# craftsman push mower



## 2mcgrath (Oct 10, 2003)

i bought a new craftsman push mower last year with the honda motor.i used it about 3 months to finish out the season.i got it out this year to start the season and it ran alittle while then started backfiring then died,wouldnt crank back.changed plug fired right back up ran awhile done the same thing again.so i took the carb off cleaned it,put a new plug in ran awhile done the same thing.took it back to sears for warranty to see if they would fix it.so they sent it off, guy calls says needs carb cleaned and that it wasnt covered under warranty would be $100 bucks.i said hell no send it back.so i went picked it back up.checked the carb again installed new plug done the exact same thing.so im starting to think the ignition is going out.and i think only reason they said it was the carb is because they didnt want to do the warranty work without getting paid.needless to say i will never buy anything from sears again.because i know for a fact there was nothing in the carb because i cleaned it before i took it to them.you guys got any idea's what could be wrong with it.i fix my own lawnmowers all the time but this one has me stumped.ive also drained the tank several times but no help


----------



## 30yearTech (Sep 14, 2006)

Did you replace the air filter? If the air filter is restricted it will make your engine run rich and the spark plug will foul after a short time. The air filter may not look particularly dirty, but can be plugged with microscopic dirt particles. If you have not replaced the filter, then that is what I would try.


----------



## justin3 (Apr 10, 2007)

Is your fuel switch on or clogged up?


----------



## 2mcgrath (Oct 10, 2003)

well the airfilter looked allright but i could change it and try it.and the fuel switch was clean i took it off and blowed it out.i tried running it without the airfilter didnt seem to help.but i could try a new filter


----------



## 30yearTech (Sep 14, 2006)

Be sure to replace the spark plug when you install a new air filter, this way you can tell if the filter makes a difference on the life of the plug.

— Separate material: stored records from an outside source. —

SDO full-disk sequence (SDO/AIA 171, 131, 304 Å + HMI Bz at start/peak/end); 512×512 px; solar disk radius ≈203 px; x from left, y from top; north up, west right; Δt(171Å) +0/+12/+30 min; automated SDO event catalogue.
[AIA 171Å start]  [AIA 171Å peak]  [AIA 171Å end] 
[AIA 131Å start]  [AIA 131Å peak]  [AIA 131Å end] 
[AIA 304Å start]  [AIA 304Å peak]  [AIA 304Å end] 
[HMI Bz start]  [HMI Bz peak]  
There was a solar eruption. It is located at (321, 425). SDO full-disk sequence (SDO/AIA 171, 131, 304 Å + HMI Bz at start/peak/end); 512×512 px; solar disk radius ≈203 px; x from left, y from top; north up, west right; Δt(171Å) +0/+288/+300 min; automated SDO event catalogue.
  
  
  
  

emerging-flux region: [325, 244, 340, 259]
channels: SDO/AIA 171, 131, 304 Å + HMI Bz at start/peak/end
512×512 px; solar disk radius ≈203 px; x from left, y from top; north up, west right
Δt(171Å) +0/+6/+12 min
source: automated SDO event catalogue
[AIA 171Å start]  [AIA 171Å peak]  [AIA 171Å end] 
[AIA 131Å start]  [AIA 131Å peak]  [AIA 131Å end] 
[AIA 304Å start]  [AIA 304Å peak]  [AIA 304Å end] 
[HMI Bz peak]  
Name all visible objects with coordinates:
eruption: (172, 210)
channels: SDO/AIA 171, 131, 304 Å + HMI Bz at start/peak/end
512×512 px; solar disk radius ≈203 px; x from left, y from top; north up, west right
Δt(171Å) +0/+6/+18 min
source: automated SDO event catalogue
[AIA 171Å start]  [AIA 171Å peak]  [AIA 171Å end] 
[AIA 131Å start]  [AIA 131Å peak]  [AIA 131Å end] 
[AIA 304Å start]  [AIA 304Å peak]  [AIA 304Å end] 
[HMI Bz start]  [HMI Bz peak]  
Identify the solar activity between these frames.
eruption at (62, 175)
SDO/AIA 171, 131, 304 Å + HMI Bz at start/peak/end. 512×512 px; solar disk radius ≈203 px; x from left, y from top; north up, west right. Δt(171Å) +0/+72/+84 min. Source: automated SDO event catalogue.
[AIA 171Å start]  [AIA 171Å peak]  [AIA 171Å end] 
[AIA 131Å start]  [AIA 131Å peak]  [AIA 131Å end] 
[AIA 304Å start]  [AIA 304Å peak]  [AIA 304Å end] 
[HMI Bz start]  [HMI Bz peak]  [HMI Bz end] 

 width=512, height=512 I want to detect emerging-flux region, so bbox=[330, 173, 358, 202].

One other thing to check is the valve lash, incorrectly set valves can cause problems also, but I don't think it would be a problem with the ignition, unless the flywheel key is bent or sheared.


----------



## justin3 (Apr 10, 2007)

Bring it down to your local repair dealer, sears is very expensive, my local dealer only charges $30 for carb cleans so I would check around if you can't figure it out yourself.


----------



## jetrail (Dec 7, 2005)

this might sound off but try to check for water in the gas i just sold a murray ad the thing was giving me fits getting it ready to be sold , would run , backfire some and pop ect then die anter cleaning the carb and checking the bowl about 5 times i finally got all the water out of the thing by running a little dry gas in there too , so it might help


----------



## 2mcgrath (Oct 10, 2003)

yeah i will keep fooling around with it to see if i can get anywhere.i thought it had water in it myself but have drained the tank and carb several times to no aval.


----------